Hi

I have build deal.ii on the Nvidia Jetson Nano cluster from Picocluster

It has 5 nodes (pc[0-4], I am using pc0 as the head/login node to launch 
the application

The executable is in an NFS filesystem to share between all the nodes

The following works

mpirun --host pc1 --mca btl_tcp_if_include 192.168.0.0/24 --mca btl 
tcp,self 
/nfs/systems/dealii/head-bost_1_70_0/examples/step-69/step-69.release

However, when attempting to run it on more than one hosts fails

mpirun --host pc1,pc2 --mca btl_tcp_if_include 192.168.0.0/24 --mca btl 
tcp,self 
/nfs/systems/dealii/head-bost_1_70_0/examples/step-69/step-69.release

It seems to be consistently failing when writing the checkpoint file(s)

Are there special flags I need to setup up for some form of parallel IO 
that may be happening ?

%%%%%%%%%%%%%%%%%%%%%%%%%%%%%%%%%%%%%%%%%%%%%%%%%%%%%%%%%%%%%%%%%%%%%%%%

    ####################################################
    #########                                  #########
    #########      Cycle  000040  (0.5%)       #########
    #########      at time t = 0.01975410      #########
    #########                                  #########
    ####################################################


    ####################################################
    #########                                  #########
    #########      checkpoint computation      #########
    #########                                  #########
    #########                                  #########
    ####################################################

[pc1:07535] mca_sharedfp_individual_file_open: Error during datafile file 
open
[pc2:07602] mca_sharedfp_individual_file_open: Error during datafile file 
open


----------------------------------------------------
Exception on processing: 
---------------------------------------------------------
TimerOutput objects finalize timed values printed to the
screen by communicating over MPI in their destructors.
Since an exception is currently uncaught, this
synchronization (and subsequent output) will be skipped
to avoid a possible deadlock.

Image and question listing:
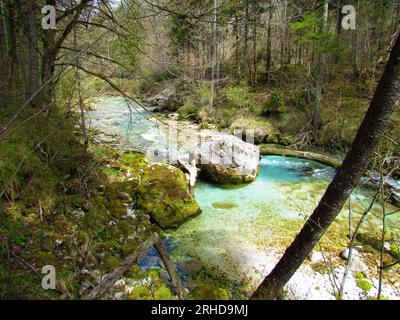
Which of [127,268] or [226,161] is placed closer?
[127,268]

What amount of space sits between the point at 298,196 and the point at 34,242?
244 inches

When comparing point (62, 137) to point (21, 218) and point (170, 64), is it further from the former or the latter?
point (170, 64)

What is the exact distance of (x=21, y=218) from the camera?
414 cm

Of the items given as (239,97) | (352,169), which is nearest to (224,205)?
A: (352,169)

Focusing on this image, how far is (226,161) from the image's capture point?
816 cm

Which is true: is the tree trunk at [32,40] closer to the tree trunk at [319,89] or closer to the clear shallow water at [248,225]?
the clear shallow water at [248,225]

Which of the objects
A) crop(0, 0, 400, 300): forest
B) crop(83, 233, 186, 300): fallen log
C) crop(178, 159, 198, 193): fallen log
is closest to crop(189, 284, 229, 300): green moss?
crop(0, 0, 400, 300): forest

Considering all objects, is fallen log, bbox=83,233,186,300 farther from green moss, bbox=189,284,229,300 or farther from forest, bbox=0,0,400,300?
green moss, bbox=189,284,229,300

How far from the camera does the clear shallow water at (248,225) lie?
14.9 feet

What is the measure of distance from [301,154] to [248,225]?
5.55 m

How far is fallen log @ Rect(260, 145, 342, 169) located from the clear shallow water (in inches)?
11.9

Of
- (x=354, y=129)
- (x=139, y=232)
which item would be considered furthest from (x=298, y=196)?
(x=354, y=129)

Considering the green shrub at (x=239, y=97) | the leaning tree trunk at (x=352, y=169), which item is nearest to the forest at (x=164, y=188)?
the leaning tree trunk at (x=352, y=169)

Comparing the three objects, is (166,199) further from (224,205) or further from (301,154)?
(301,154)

* **Brief A**
In the forum post about running deal.ii on the Jetson Nano cluster, why will the TimerOutput synchronization and its output be skipped?
* **Brief B**
Output the lines of the listing from the line that contains "Considering the green" through the end of the listing.

* **Worked answer A**
TimerOutput objects print their timed values by communicating over MPI in their destructors. Because an exception is currently uncaught, that synchronization and the output that follows are skipped to avoid a possible deadlock.

* **Worked answer B**
Considering the green shrub at (x=239, y=97) | the leaning tree trunk at (x=352, y=169), which item is nearest to the forest at (x=164, y=188)?
the leaning tree trunk at (x=352, y=169)

Comparing the three objects, is (166,199) further from (224,205) or further from (301,154)?
(301,154)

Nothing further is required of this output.